The Weekly Newsletter of MIT Linguistics

Visiting Members for Spring 2013

Following up on their introductions at the Departmental Lunch last week, Whamit! extends our warmest welcome to the new visiting members of the department for this semester.

Visiting Scholars

  • Heriberto Avelino (Max Planck Institute for Evolutionary Anthropology) His research investigates the phonotactics of complex nasals and nasal neutralization avoidance by examining a number of diverse languages which include in its repertoire pre-occluded nasals (DN) as in /tàlúgn/ ‘rooster’ (Nothern Pame, Otomanguean) and post-occluded nasals (ND) as in /ambo/ ‘to climb’ (Karitiana, Tupi).
  • Gary Thoms (University of Edinburgh) His research interests are in literary linguistics and syntax.

Postdoctorate Fellow

  • Martin Rohrmeier  is an Intelligence Initiative post-doctoral fellow whose research concerns music cognition and learning and the relation of musical structure to linguistic structure.  Martin studied philosophy, mathematics and musicology in Bonn, Germany, and completed his PhD in musicology in 2010, under the supervision of Dr.
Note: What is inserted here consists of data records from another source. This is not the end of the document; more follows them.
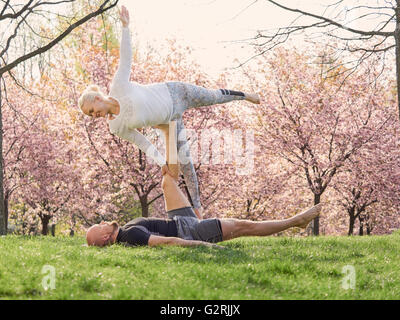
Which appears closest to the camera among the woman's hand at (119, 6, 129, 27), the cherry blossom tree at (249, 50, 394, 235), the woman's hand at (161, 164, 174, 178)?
the woman's hand at (119, 6, 129, 27)

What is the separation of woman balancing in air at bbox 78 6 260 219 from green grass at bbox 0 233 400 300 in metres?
1.45

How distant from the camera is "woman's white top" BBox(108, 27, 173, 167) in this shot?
205 inches

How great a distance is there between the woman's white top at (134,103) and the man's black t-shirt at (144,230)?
2.49 feet

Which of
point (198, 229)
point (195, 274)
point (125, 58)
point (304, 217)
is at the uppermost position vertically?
point (125, 58)

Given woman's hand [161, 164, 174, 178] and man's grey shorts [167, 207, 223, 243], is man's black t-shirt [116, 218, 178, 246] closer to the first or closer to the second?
man's grey shorts [167, 207, 223, 243]

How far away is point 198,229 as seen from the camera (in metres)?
5.59

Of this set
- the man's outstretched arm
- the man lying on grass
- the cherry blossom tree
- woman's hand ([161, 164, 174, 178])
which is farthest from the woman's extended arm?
the cherry blossom tree

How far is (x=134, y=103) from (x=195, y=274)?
7.50ft

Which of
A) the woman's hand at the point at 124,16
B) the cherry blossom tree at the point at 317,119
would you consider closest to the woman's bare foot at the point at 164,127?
the woman's hand at the point at 124,16

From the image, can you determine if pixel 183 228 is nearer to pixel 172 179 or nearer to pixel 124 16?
pixel 172 179

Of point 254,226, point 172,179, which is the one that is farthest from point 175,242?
point 254,226
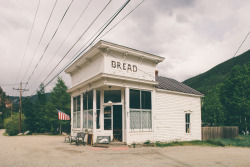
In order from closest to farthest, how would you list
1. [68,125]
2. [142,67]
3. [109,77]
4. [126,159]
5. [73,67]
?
[126,159] < [109,77] < [142,67] < [73,67] < [68,125]

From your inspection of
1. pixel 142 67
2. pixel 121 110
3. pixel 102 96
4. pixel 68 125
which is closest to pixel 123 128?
pixel 121 110

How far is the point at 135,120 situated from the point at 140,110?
819 millimetres

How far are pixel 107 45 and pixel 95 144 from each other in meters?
6.35

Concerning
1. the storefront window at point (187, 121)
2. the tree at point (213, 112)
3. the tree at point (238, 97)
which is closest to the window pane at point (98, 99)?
the storefront window at point (187, 121)

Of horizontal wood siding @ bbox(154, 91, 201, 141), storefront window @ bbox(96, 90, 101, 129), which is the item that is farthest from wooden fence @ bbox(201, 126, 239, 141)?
storefront window @ bbox(96, 90, 101, 129)

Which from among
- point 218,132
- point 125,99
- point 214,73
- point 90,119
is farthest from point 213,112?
point 214,73

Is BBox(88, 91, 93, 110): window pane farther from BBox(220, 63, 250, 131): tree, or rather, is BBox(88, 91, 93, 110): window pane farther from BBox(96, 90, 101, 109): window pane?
BBox(220, 63, 250, 131): tree

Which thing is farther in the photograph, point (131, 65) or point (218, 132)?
point (218, 132)

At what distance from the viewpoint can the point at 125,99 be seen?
46.5 ft

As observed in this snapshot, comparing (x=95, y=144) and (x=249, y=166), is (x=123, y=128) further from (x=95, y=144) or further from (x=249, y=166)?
(x=249, y=166)

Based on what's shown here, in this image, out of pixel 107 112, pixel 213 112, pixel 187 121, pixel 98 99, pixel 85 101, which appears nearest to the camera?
pixel 107 112

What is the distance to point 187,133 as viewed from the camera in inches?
701

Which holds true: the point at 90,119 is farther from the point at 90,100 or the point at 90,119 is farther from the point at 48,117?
the point at 48,117

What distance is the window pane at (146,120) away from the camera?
583 inches
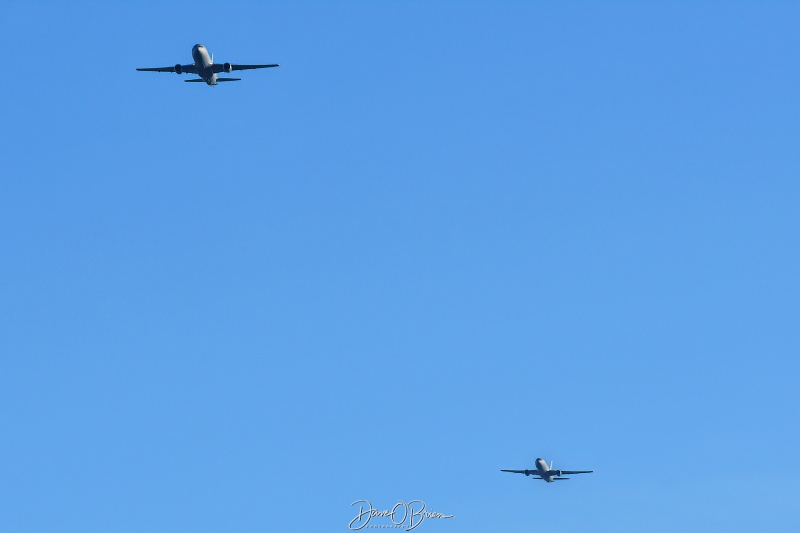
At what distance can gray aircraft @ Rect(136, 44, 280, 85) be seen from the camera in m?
183

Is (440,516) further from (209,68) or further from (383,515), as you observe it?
(209,68)

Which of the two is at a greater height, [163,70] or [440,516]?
[163,70]

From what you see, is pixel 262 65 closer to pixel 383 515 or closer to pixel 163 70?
pixel 163 70

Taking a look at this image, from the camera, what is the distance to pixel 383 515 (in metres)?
190

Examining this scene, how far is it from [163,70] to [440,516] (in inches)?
2971

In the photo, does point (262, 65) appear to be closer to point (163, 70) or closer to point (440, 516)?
point (163, 70)

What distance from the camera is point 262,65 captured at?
188 metres

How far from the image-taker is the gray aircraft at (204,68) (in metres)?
183

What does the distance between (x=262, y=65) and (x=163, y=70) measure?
14449 mm

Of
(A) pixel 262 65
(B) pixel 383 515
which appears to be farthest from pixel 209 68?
(B) pixel 383 515

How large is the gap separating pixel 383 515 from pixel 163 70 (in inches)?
2807

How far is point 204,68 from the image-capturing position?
18525 centimetres

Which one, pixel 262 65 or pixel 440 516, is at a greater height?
pixel 262 65

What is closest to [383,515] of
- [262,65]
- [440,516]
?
[440,516]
Ian Cross.  He has held a research internship with Microsoft Research in Cambridge, UK, and most recently has been a postdoctoral researcher working with Stefan Kölsch at the Free University of Berlin.  While in Berlin, Martin regularly improvised music for  showings of silent films (and he has many other musical talents as well).

Visiting Students

  • Maria (Malu) Luisa de Andrade Freitas (University of Campinas) Her research studies person hierarchy phenomena in two native South American languages: Guaraní (Tupí-Guaraní) and Ikpeng (Carib family).
  • Moreno Mitrović (University of Cambridge, Jesus College) His research is on the syntax and semantics of coordinate construction in Indo-European.
  • Tomislav Socanac (University of Geneva) He is part of a research project that aims to account for the cross-linguistic properties of the subjunctive mood category.